One <!-- hi -- -- > lo --> Two

is displayed as "One Two".  However:

One <!-- hi -- -- > lo -- > Two

is displayed as "One lo -- > Two"


Anybody got any suggestions how --- should be parsed whilst parsing a
comment structure?  My inclination is to treat it differently depending
on whether you are inside a comment or not, but it becomes a special
case that way, since behaviour will have to change depending on the
number of consecutive - characters.  Obviously you have to keep track
of whether you are "inside" a -- or not.  Having seen <!-- parser goes
into comment parsing mode, and sets a flag "in_double_dash" to true.
Then it continues until it sees 2 or more consecutive - characters.  It
discards all of these characters and sets "in_double_dash" to false.  A
'>' is only accepted as terminator if in_double_dash is false.  Upon
seeing a -- whilst in_double_dash is zero, set in_double_dash to one.

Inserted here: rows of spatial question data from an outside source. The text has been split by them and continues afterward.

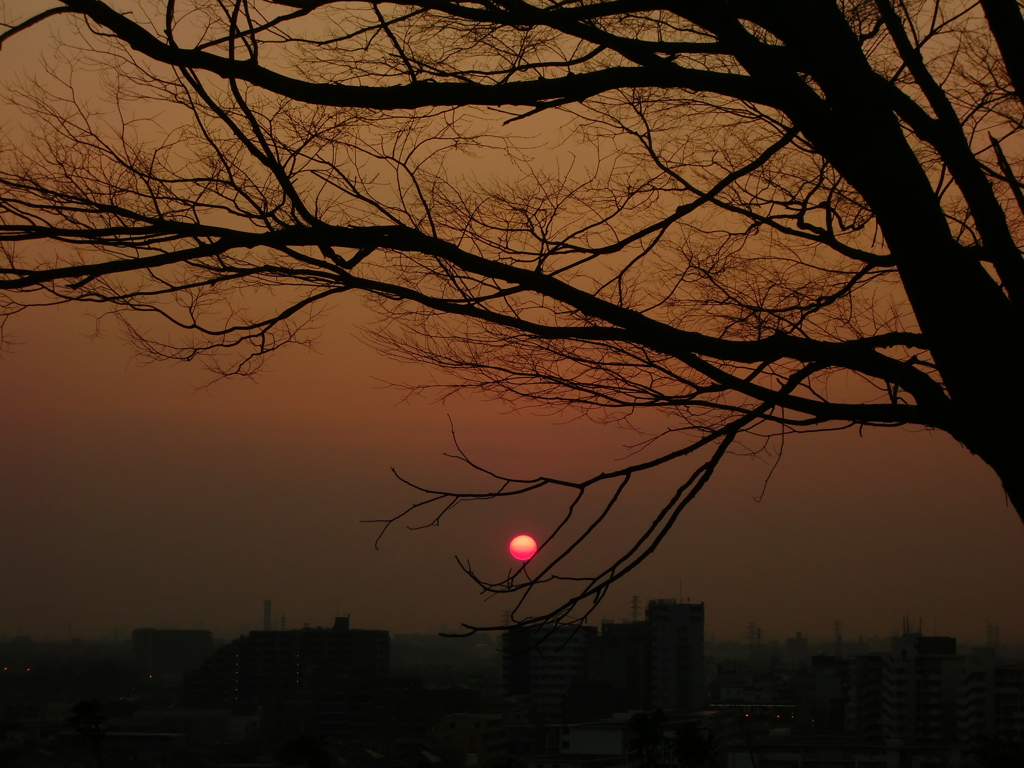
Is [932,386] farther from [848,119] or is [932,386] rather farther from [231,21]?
[231,21]

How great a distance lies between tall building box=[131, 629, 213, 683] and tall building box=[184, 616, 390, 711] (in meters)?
2.67

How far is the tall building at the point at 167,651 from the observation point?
24141 millimetres

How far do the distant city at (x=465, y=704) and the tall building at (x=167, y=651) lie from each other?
0.06 meters

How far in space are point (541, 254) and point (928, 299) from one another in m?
1.01

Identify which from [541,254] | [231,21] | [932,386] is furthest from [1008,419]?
[231,21]

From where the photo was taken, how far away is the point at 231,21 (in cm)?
237

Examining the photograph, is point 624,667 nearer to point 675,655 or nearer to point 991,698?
point 675,655

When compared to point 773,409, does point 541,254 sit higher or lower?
higher

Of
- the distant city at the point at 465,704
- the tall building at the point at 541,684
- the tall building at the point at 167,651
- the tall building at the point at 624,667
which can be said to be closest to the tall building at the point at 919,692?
the distant city at the point at 465,704

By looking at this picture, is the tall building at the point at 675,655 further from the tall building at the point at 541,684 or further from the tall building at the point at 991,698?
the tall building at the point at 991,698

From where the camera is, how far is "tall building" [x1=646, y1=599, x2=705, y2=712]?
23.0 meters

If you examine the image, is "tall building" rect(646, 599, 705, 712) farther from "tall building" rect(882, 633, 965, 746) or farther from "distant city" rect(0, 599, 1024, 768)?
"tall building" rect(882, 633, 965, 746)

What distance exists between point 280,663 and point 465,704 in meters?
4.22

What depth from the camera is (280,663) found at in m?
21.0
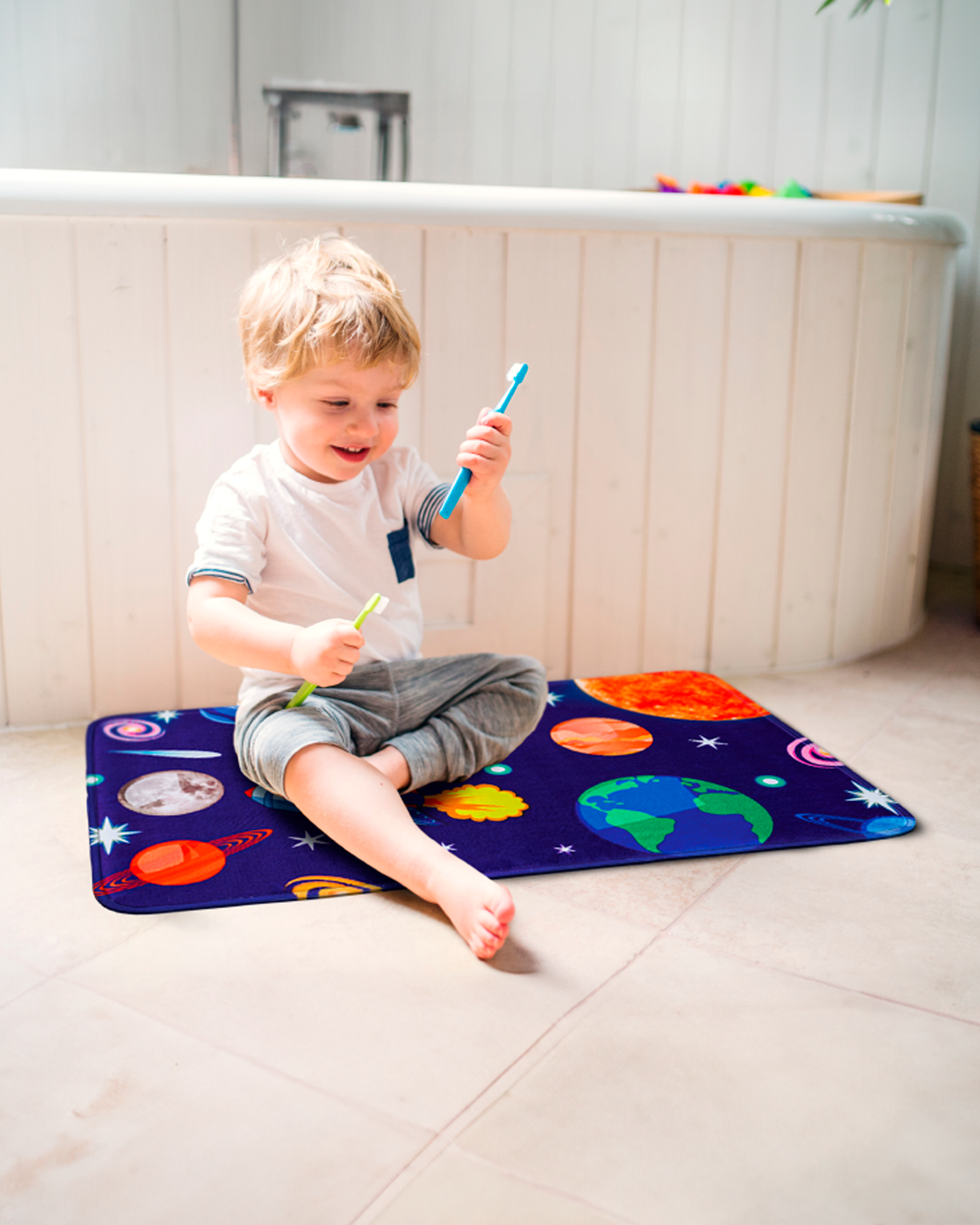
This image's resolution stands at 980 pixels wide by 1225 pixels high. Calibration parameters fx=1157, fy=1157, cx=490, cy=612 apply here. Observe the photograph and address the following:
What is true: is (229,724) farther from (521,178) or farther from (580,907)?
(521,178)

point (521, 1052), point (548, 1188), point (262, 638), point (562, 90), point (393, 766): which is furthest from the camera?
point (562, 90)

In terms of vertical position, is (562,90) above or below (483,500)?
above

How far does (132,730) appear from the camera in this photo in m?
1.23

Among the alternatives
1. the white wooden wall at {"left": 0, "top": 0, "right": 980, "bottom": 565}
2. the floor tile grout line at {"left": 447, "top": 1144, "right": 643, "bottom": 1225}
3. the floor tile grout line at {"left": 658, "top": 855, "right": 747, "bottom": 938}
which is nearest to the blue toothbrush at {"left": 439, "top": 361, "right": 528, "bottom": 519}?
the floor tile grout line at {"left": 658, "top": 855, "right": 747, "bottom": 938}

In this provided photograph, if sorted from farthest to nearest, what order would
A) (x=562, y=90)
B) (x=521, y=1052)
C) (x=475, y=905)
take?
(x=562, y=90), (x=475, y=905), (x=521, y=1052)

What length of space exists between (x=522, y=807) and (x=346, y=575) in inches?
10.8

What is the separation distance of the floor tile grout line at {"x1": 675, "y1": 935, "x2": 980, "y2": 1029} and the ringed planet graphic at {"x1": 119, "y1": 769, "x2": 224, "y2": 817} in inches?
17.8

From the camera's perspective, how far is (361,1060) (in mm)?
697

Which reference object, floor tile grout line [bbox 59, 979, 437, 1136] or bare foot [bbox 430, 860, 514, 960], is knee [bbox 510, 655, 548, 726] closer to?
bare foot [bbox 430, 860, 514, 960]

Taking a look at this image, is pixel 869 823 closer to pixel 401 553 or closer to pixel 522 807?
pixel 522 807

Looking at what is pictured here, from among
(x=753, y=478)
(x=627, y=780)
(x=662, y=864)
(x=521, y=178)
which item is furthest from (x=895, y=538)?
(x=521, y=178)

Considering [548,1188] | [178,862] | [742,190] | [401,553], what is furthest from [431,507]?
[742,190]

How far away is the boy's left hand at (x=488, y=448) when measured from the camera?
38.9 inches

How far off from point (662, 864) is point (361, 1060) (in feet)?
1.14
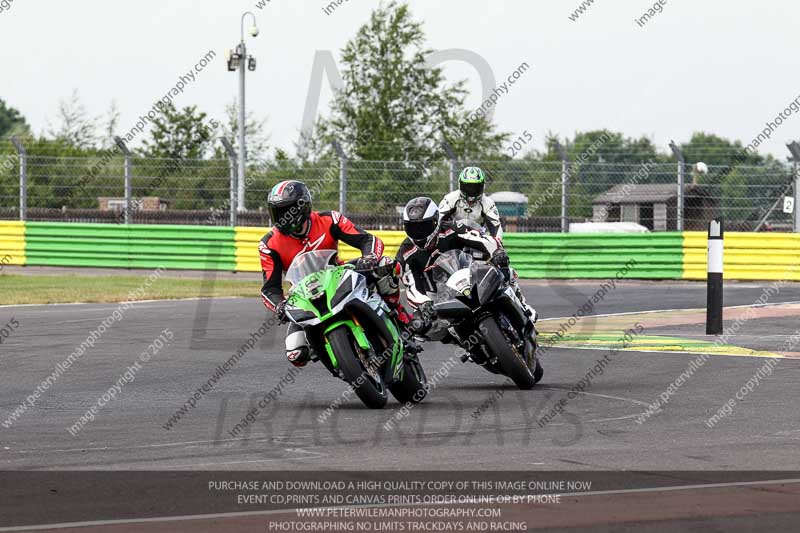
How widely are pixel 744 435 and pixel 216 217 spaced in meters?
21.9

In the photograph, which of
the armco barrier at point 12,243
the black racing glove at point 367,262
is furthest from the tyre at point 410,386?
the armco barrier at point 12,243

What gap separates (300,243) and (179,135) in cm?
3319

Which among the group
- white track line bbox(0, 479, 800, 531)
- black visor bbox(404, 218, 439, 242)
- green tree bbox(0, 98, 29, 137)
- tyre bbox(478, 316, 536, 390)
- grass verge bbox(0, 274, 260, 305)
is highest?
green tree bbox(0, 98, 29, 137)

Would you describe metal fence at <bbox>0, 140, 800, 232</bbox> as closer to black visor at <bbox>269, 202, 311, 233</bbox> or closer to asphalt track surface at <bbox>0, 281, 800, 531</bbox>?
asphalt track surface at <bbox>0, 281, 800, 531</bbox>

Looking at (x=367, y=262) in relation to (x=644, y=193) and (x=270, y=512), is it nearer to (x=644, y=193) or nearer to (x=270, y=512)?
(x=270, y=512)

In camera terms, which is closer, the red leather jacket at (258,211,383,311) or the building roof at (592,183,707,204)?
the red leather jacket at (258,211,383,311)

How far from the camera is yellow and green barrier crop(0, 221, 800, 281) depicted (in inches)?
1003

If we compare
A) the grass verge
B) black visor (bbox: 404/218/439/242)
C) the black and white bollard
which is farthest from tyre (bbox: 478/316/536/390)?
the grass verge

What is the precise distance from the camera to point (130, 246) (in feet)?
97.7

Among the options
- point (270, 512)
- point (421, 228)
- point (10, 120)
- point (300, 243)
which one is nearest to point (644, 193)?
point (421, 228)

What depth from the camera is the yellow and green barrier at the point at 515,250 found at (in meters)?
Answer: 25.5

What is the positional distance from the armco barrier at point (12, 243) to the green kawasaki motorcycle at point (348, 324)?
21.8m

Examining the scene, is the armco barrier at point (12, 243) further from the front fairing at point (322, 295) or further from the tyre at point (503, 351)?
the front fairing at point (322, 295)

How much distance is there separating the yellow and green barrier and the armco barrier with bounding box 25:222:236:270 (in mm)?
21
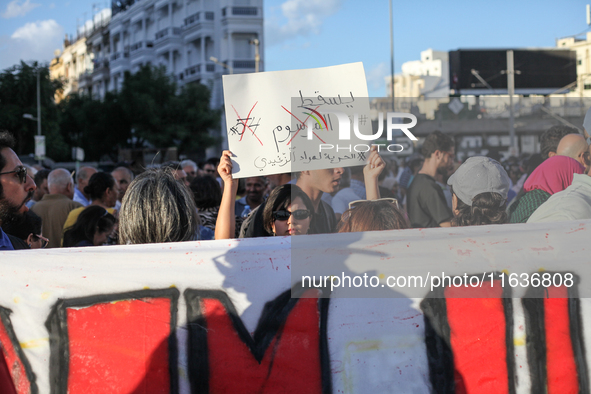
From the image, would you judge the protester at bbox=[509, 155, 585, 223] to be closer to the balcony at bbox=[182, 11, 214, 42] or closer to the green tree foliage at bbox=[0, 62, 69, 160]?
the green tree foliage at bbox=[0, 62, 69, 160]

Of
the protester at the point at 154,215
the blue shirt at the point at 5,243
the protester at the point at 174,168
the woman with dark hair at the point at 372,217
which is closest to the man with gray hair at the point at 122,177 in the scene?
the protester at the point at 174,168

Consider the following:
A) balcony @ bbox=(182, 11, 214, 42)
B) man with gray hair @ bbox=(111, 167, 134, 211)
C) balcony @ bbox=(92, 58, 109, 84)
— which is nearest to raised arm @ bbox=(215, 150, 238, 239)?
man with gray hair @ bbox=(111, 167, 134, 211)

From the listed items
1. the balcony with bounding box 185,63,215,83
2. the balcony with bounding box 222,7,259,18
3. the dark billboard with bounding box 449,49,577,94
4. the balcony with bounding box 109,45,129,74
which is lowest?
the dark billboard with bounding box 449,49,577,94

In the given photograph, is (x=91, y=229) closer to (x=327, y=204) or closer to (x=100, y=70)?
(x=327, y=204)

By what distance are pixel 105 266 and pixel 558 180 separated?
237cm

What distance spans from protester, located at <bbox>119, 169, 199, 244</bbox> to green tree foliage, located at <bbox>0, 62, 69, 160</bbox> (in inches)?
1396

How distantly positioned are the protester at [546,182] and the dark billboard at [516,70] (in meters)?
35.0

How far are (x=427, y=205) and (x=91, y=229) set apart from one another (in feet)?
7.76

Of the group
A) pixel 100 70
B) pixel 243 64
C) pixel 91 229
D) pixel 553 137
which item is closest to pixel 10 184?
pixel 91 229

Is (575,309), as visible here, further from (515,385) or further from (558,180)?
(558,180)

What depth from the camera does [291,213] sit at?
111 inches

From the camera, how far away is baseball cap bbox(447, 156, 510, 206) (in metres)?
2.63

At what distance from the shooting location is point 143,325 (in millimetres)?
2184

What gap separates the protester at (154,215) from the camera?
241 cm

Whilst this has a set behaviour for 2+ consecutive - symbols, is it the
desired behaviour?

One of the places this is most likely to crop up (IMHO) is when reading
inlined scripts.  I have specifically added recognition for <script>
and </script> to the parser so it can discard that stuff automatically
without relying on the script being commented out.  I discard it as I
have no intention of porting Visual Basic or writing a Javascript
interpreter.  I just don't have the time.


-- 
Stewart Brodie, Electronics & Computer Science, Southampton University.